As Bed Bath & Beyond looks for a turnaround, one of its few bright spots has been its wedding registry business. But, as more couples are requesting cash requests or trips instead of products, the company could lose its spot as a go-to place for wedding registries.
In an effort to fix the problem before it happens, Bed Bath & Beyond announced earlier this week that it’s partnering with Vebo, a wedding registry experiences platform, to allow couples to add events like cooking classes or trips to their wedding registry. Bed Bath & Beyond is later to the game than other competitors — Target partnered with Honeyfund last year to allow couples to add “honeymoon experiences” to their registry, as have Macy’s and West Elm.
Bed Bath & Beyond does not break out what percentage of its sales come from its registry business. But according to surveys from sites like wedding planning website The Knot, Bed Bath & Beyond consistently ranks as one of the top places to create a wedding registry. Just over half of the more than 6,600 respondents from the Knot’s 2018 survey said that they created a registry at Bed Bath & Beyond — compared to about a third each who said they created a registry with Target or Amazon.

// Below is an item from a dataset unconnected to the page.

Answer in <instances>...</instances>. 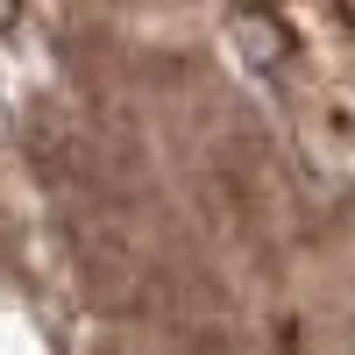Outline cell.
Instances as JSON below:
<instances>
[{"instance_id": "obj_1", "label": "cell", "mask_w": 355, "mask_h": 355, "mask_svg": "<svg viewBox=\"0 0 355 355\" xmlns=\"http://www.w3.org/2000/svg\"><path fill=\"white\" fill-rule=\"evenodd\" d=\"M234 36L249 43V64H277V57L291 50L284 21H270V15H234Z\"/></svg>"}]
</instances>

The Knot’s editor-in-chief Kristen Maxwell Cooper said in an email that Bed Bath & Beyond has been listed as the most popular retailer to create a registry with all 9 years that the Knot has conducted the survey.
However the popularity of cash registries has also risen, with many of these respondents looking to use cash to pay for experiences like honeymoon or big purchases, like a car or a home.
As Bed Bath & Beyond is looking for more ways to drive up net sales — its same-store sales have declined for two straight years and it reported a $406.8 million operating loss during the first quarter of its fiscal 2019 year — registries will be an important lever.
Former CEO Steven Temares, who resigned in May under pressure from activist investors, previously expressed interest on earnings calls in using the registry business to learn more about its customers, as well as to convert its wedding registry customers into customers for other types of registry products, like baby products. But, as store sales at Bed Bath & Beyond continue to fall, its position as a popular place for wedding registries could also fall if fewer shoppers go there regularly.
According to analysts, Bed Bath & Beyond’s same-store sales decline can be attributed to stores that feel outdated and are too cluttered, and don’t offer enough inventory that the customer can’t easily get from other e-commerce sites. Additionally, its margins have been hurt by its heavy reliance on coupons and discounts to drive online sales. For example, members of its new membership program, Beyond Plus, get 20% off every purchase.
“They are sort of the embodiment of what I would call inventory-led retail,” Andrew Lipsman, an e-commerce analyst at eMarketer said, noting that Bed Bath & Beyond still relies mostly on its inventory, rather than services or events, to drive people in-store. But when it comes to creating registries, that can be a plus, given that many couples want to create a registry with a place that has a lot of inventory to chose from in categories like home and cookware.
“The registry I think is still viable because they have great brands,” Jane Hali, analyst and CEO of investment research firm Jane Hali & Associates said. She also noted that compared to competitors like Williams Sonoma and Crate & Barrel, Bed Bath & Beyond has added more tools online to help couples manage their registry.
For example, Bed Bath & Beyond has a registry analyzer, which tells couples how many low, medium, and high-priced goods they have on their registry, to see if they need to add more goods from one category to their registry, as well as a thank you list feature that tells couples who bought what and what address they gave with their purchase, in order to make it easier to send thank-you notes.
As Bed Bath & Beyond seeks to grow its registry business, it will continue to face the most competition from other big-box retailers like Target and Amazon. Most of the new registry entrants like the Knot seek to improve the experience by streamlining it, allowing couples to manage registries created with multiple retailers on one site. But there are other ones like Zola, which has sought to differentiate itself by adding wedding planning services to its website. That’s another area where there’s more opportunity for Bed Bath & Beyond.
But Hali said that one of the biggest threats to Bed Bath & Beyond’s registry business is not other retailers, but Bed Bath & Beyond itself if it fails to improve the in-store experience.
“The overall aura of the brand is not great,” Hali said. “In-store, they could have a better experience for registry.”